Woraus besteht diese Zielorganisation, und bis wann soll sie umgesetzt sein? 

Grisard: Wir sind auf Vorstands- und Geschäftsleitungsebene daran, die Grundlagen zu erarbeiten. Planung und Umsetzung werden bestimmt noch einige Zeit in Anspruch nehmen. 

Müller: Der Wandel findet aber bereits statt, namentlich mit der für 2025 geplanten Einführung von MS Dynamics 365 als neuer Software für das Enterprise Resource Planning (ERP). Auch die partizipativen Gruppen, die zu den Themen «Kultur & Kommunikation», «Leadership & Organisation», «Human Resources» und «Prozesse» kontinuierliche Verbesserungsprozesse vorantreiben, bringen uns im Wandel weiter [vgl. «Strategische Ereignisse und Entwicklungen» im Unternehmensbericht, Anm. d. Red.]. 

Unternehmensbericht 2023

Die Leitung der SQS hat an der Mitgliederversammlung am 4. Juni 2024 in Zollikofen den Unternehmensbericht 2023 präsentiert. Dieser ist im Vergleich zu den Vorjahren umfassender und neu entlang von vier Kapiteln strukturiert: Kapitel 1 «Nachhaltige Unternehmensführung», Kapitel 2 «Geschäftsmodell und Geschäftsgang», Kapitel 3 «Soziales» und Kapitel 4 «Umwelt».

Zum Unternehmensbericht

Steht dabei auch die juristische Person der SQS als Verein zur Disposition? 

Grisard: Tatsächlich sind unsere Mitbewerber in der Regel Aktiengesellschaften.
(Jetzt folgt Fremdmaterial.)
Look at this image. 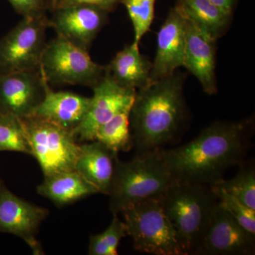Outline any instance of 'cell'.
<instances>
[{
	"instance_id": "obj_1",
	"label": "cell",
	"mask_w": 255,
	"mask_h": 255,
	"mask_svg": "<svg viewBox=\"0 0 255 255\" xmlns=\"http://www.w3.org/2000/svg\"><path fill=\"white\" fill-rule=\"evenodd\" d=\"M251 129L248 121L216 122L184 145L161 149V155L176 182L211 187L243 163Z\"/></svg>"
},
{
	"instance_id": "obj_2",
	"label": "cell",
	"mask_w": 255,
	"mask_h": 255,
	"mask_svg": "<svg viewBox=\"0 0 255 255\" xmlns=\"http://www.w3.org/2000/svg\"><path fill=\"white\" fill-rule=\"evenodd\" d=\"M184 76L172 75L136 90L130 113L135 156L164 148L179 136L187 117Z\"/></svg>"
},
{
	"instance_id": "obj_3",
	"label": "cell",
	"mask_w": 255,
	"mask_h": 255,
	"mask_svg": "<svg viewBox=\"0 0 255 255\" xmlns=\"http://www.w3.org/2000/svg\"><path fill=\"white\" fill-rule=\"evenodd\" d=\"M219 199L209 186L172 184L162 196L164 214L173 226L186 255H195L211 223Z\"/></svg>"
},
{
	"instance_id": "obj_4",
	"label": "cell",
	"mask_w": 255,
	"mask_h": 255,
	"mask_svg": "<svg viewBox=\"0 0 255 255\" xmlns=\"http://www.w3.org/2000/svg\"><path fill=\"white\" fill-rule=\"evenodd\" d=\"M160 150L135 156L128 162L116 161L113 182L109 196L112 214L146 199L160 198L175 184Z\"/></svg>"
},
{
	"instance_id": "obj_5",
	"label": "cell",
	"mask_w": 255,
	"mask_h": 255,
	"mask_svg": "<svg viewBox=\"0 0 255 255\" xmlns=\"http://www.w3.org/2000/svg\"><path fill=\"white\" fill-rule=\"evenodd\" d=\"M135 251L155 255H186L164 212L162 197L132 204L122 213Z\"/></svg>"
},
{
	"instance_id": "obj_6",
	"label": "cell",
	"mask_w": 255,
	"mask_h": 255,
	"mask_svg": "<svg viewBox=\"0 0 255 255\" xmlns=\"http://www.w3.org/2000/svg\"><path fill=\"white\" fill-rule=\"evenodd\" d=\"M31 155L39 164L44 177L75 170L80 145L71 130L45 119H21Z\"/></svg>"
},
{
	"instance_id": "obj_7",
	"label": "cell",
	"mask_w": 255,
	"mask_h": 255,
	"mask_svg": "<svg viewBox=\"0 0 255 255\" xmlns=\"http://www.w3.org/2000/svg\"><path fill=\"white\" fill-rule=\"evenodd\" d=\"M38 71L48 83L95 87L105 67L92 60L87 50L58 36L46 45Z\"/></svg>"
},
{
	"instance_id": "obj_8",
	"label": "cell",
	"mask_w": 255,
	"mask_h": 255,
	"mask_svg": "<svg viewBox=\"0 0 255 255\" xmlns=\"http://www.w3.org/2000/svg\"><path fill=\"white\" fill-rule=\"evenodd\" d=\"M50 21L46 16L23 17L0 39V73L38 70Z\"/></svg>"
},
{
	"instance_id": "obj_9",
	"label": "cell",
	"mask_w": 255,
	"mask_h": 255,
	"mask_svg": "<svg viewBox=\"0 0 255 255\" xmlns=\"http://www.w3.org/2000/svg\"><path fill=\"white\" fill-rule=\"evenodd\" d=\"M94 95L83 120L73 131L83 141L95 140L96 132L106 122L125 109L130 108L136 90L122 86L105 72L103 78L92 87Z\"/></svg>"
},
{
	"instance_id": "obj_10",
	"label": "cell",
	"mask_w": 255,
	"mask_h": 255,
	"mask_svg": "<svg viewBox=\"0 0 255 255\" xmlns=\"http://www.w3.org/2000/svg\"><path fill=\"white\" fill-rule=\"evenodd\" d=\"M48 85L38 70L0 73V112L20 119L33 117Z\"/></svg>"
},
{
	"instance_id": "obj_11",
	"label": "cell",
	"mask_w": 255,
	"mask_h": 255,
	"mask_svg": "<svg viewBox=\"0 0 255 255\" xmlns=\"http://www.w3.org/2000/svg\"><path fill=\"white\" fill-rule=\"evenodd\" d=\"M255 253V236L242 227L218 201L209 229L195 255H252Z\"/></svg>"
},
{
	"instance_id": "obj_12",
	"label": "cell",
	"mask_w": 255,
	"mask_h": 255,
	"mask_svg": "<svg viewBox=\"0 0 255 255\" xmlns=\"http://www.w3.org/2000/svg\"><path fill=\"white\" fill-rule=\"evenodd\" d=\"M49 214L48 209L34 205L15 195L4 184L0 189V233L22 238L34 254H43L36 235L42 222Z\"/></svg>"
},
{
	"instance_id": "obj_13",
	"label": "cell",
	"mask_w": 255,
	"mask_h": 255,
	"mask_svg": "<svg viewBox=\"0 0 255 255\" xmlns=\"http://www.w3.org/2000/svg\"><path fill=\"white\" fill-rule=\"evenodd\" d=\"M50 26L58 36L82 49H88L92 42L108 19L109 11L92 5L78 4L53 11Z\"/></svg>"
},
{
	"instance_id": "obj_14",
	"label": "cell",
	"mask_w": 255,
	"mask_h": 255,
	"mask_svg": "<svg viewBox=\"0 0 255 255\" xmlns=\"http://www.w3.org/2000/svg\"><path fill=\"white\" fill-rule=\"evenodd\" d=\"M187 18L175 6L169 10L157 37V50L152 63V82L169 76L184 65Z\"/></svg>"
},
{
	"instance_id": "obj_15",
	"label": "cell",
	"mask_w": 255,
	"mask_h": 255,
	"mask_svg": "<svg viewBox=\"0 0 255 255\" xmlns=\"http://www.w3.org/2000/svg\"><path fill=\"white\" fill-rule=\"evenodd\" d=\"M216 41L187 18L183 67L197 78L203 90L209 95L217 92Z\"/></svg>"
},
{
	"instance_id": "obj_16",
	"label": "cell",
	"mask_w": 255,
	"mask_h": 255,
	"mask_svg": "<svg viewBox=\"0 0 255 255\" xmlns=\"http://www.w3.org/2000/svg\"><path fill=\"white\" fill-rule=\"evenodd\" d=\"M90 102L91 97L70 92H54L48 85L44 98L33 116L73 132L83 120Z\"/></svg>"
},
{
	"instance_id": "obj_17",
	"label": "cell",
	"mask_w": 255,
	"mask_h": 255,
	"mask_svg": "<svg viewBox=\"0 0 255 255\" xmlns=\"http://www.w3.org/2000/svg\"><path fill=\"white\" fill-rule=\"evenodd\" d=\"M80 145L75 170L95 186L99 192L109 196L118 153L97 140Z\"/></svg>"
},
{
	"instance_id": "obj_18",
	"label": "cell",
	"mask_w": 255,
	"mask_h": 255,
	"mask_svg": "<svg viewBox=\"0 0 255 255\" xmlns=\"http://www.w3.org/2000/svg\"><path fill=\"white\" fill-rule=\"evenodd\" d=\"M151 69L152 63L140 53L139 45L132 43L115 55L105 72L122 86L137 90L152 82Z\"/></svg>"
},
{
	"instance_id": "obj_19",
	"label": "cell",
	"mask_w": 255,
	"mask_h": 255,
	"mask_svg": "<svg viewBox=\"0 0 255 255\" xmlns=\"http://www.w3.org/2000/svg\"><path fill=\"white\" fill-rule=\"evenodd\" d=\"M37 192L57 206L71 204L100 193L75 169L45 177L44 181L37 187Z\"/></svg>"
},
{
	"instance_id": "obj_20",
	"label": "cell",
	"mask_w": 255,
	"mask_h": 255,
	"mask_svg": "<svg viewBox=\"0 0 255 255\" xmlns=\"http://www.w3.org/2000/svg\"><path fill=\"white\" fill-rule=\"evenodd\" d=\"M175 6L186 18L216 41L224 34L232 17L209 0H177Z\"/></svg>"
},
{
	"instance_id": "obj_21",
	"label": "cell",
	"mask_w": 255,
	"mask_h": 255,
	"mask_svg": "<svg viewBox=\"0 0 255 255\" xmlns=\"http://www.w3.org/2000/svg\"><path fill=\"white\" fill-rule=\"evenodd\" d=\"M130 109L121 111L100 127L96 132L95 140L116 153L131 150L134 144L130 128Z\"/></svg>"
},
{
	"instance_id": "obj_22",
	"label": "cell",
	"mask_w": 255,
	"mask_h": 255,
	"mask_svg": "<svg viewBox=\"0 0 255 255\" xmlns=\"http://www.w3.org/2000/svg\"><path fill=\"white\" fill-rule=\"evenodd\" d=\"M236 177L229 180L222 179L211 187L222 189L255 211V168L254 164H241Z\"/></svg>"
},
{
	"instance_id": "obj_23",
	"label": "cell",
	"mask_w": 255,
	"mask_h": 255,
	"mask_svg": "<svg viewBox=\"0 0 255 255\" xmlns=\"http://www.w3.org/2000/svg\"><path fill=\"white\" fill-rule=\"evenodd\" d=\"M11 151L31 155L21 119L0 112V152Z\"/></svg>"
},
{
	"instance_id": "obj_24",
	"label": "cell",
	"mask_w": 255,
	"mask_h": 255,
	"mask_svg": "<svg viewBox=\"0 0 255 255\" xmlns=\"http://www.w3.org/2000/svg\"><path fill=\"white\" fill-rule=\"evenodd\" d=\"M128 236L125 223L114 214L110 226L100 234L90 236L88 254L90 255H117L121 241Z\"/></svg>"
},
{
	"instance_id": "obj_25",
	"label": "cell",
	"mask_w": 255,
	"mask_h": 255,
	"mask_svg": "<svg viewBox=\"0 0 255 255\" xmlns=\"http://www.w3.org/2000/svg\"><path fill=\"white\" fill-rule=\"evenodd\" d=\"M156 0H121L131 21L134 31L132 43L140 44L142 37L150 31L155 16Z\"/></svg>"
},
{
	"instance_id": "obj_26",
	"label": "cell",
	"mask_w": 255,
	"mask_h": 255,
	"mask_svg": "<svg viewBox=\"0 0 255 255\" xmlns=\"http://www.w3.org/2000/svg\"><path fill=\"white\" fill-rule=\"evenodd\" d=\"M218 199L240 225L255 236V211L222 189L211 187Z\"/></svg>"
},
{
	"instance_id": "obj_27",
	"label": "cell",
	"mask_w": 255,
	"mask_h": 255,
	"mask_svg": "<svg viewBox=\"0 0 255 255\" xmlns=\"http://www.w3.org/2000/svg\"><path fill=\"white\" fill-rule=\"evenodd\" d=\"M15 11L23 17H38L45 15L46 0H8Z\"/></svg>"
},
{
	"instance_id": "obj_28",
	"label": "cell",
	"mask_w": 255,
	"mask_h": 255,
	"mask_svg": "<svg viewBox=\"0 0 255 255\" xmlns=\"http://www.w3.org/2000/svg\"><path fill=\"white\" fill-rule=\"evenodd\" d=\"M120 2L121 0H58L55 10L73 5L87 4L102 8L110 12Z\"/></svg>"
},
{
	"instance_id": "obj_29",
	"label": "cell",
	"mask_w": 255,
	"mask_h": 255,
	"mask_svg": "<svg viewBox=\"0 0 255 255\" xmlns=\"http://www.w3.org/2000/svg\"><path fill=\"white\" fill-rule=\"evenodd\" d=\"M213 4L223 10L226 14L232 16L238 0H209Z\"/></svg>"
},
{
	"instance_id": "obj_30",
	"label": "cell",
	"mask_w": 255,
	"mask_h": 255,
	"mask_svg": "<svg viewBox=\"0 0 255 255\" xmlns=\"http://www.w3.org/2000/svg\"><path fill=\"white\" fill-rule=\"evenodd\" d=\"M58 0H49V6L52 11H54Z\"/></svg>"
},
{
	"instance_id": "obj_31",
	"label": "cell",
	"mask_w": 255,
	"mask_h": 255,
	"mask_svg": "<svg viewBox=\"0 0 255 255\" xmlns=\"http://www.w3.org/2000/svg\"><path fill=\"white\" fill-rule=\"evenodd\" d=\"M1 185H2V183L0 181V189H1Z\"/></svg>"
}]
</instances>
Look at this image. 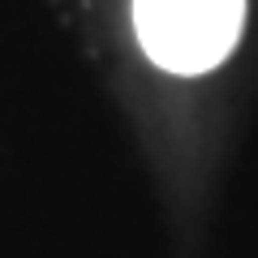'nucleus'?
<instances>
[{
	"instance_id": "f257e3e1",
	"label": "nucleus",
	"mask_w": 258,
	"mask_h": 258,
	"mask_svg": "<svg viewBox=\"0 0 258 258\" xmlns=\"http://www.w3.org/2000/svg\"><path fill=\"white\" fill-rule=\"evenodd\" d=\"M245 0H138L142 47L151 60L176 74H203L228 56L241 35Z\"/></svg>"
}]
</instances>
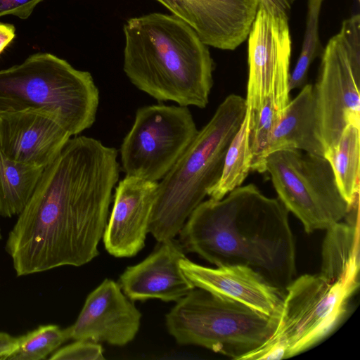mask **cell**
<instances>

Für uns bedeutet die Vereinsform eindeutig einen Vorteil. Bei uns stehen nicht die Profitinteressen eines Eigentümers im Zentrum, sondern die Bedürfnisse des Kunden. 

Müller: Kunden sprechen uns regelmässig darauf an. Sie halten einen Verein grundsätzlich für geeigneter, um unparteilich, neutral und damit glaubwürdig zu begutachten. Die Vereinsform erleichtert uns, auch andere Stakeholder-Interessen wahrzunehmen. Zum Beispiel befinden sich unter unseren Mitgliedern viele der relevanten Dach- und Branchenverbände, die die Schweizer Wirtschaft repräsentieren. Ich denke insbesondere auch an unsere Mitarbeitenden: Wir sind ein attraktiver Arbeitgeber und wollen dies bleiben!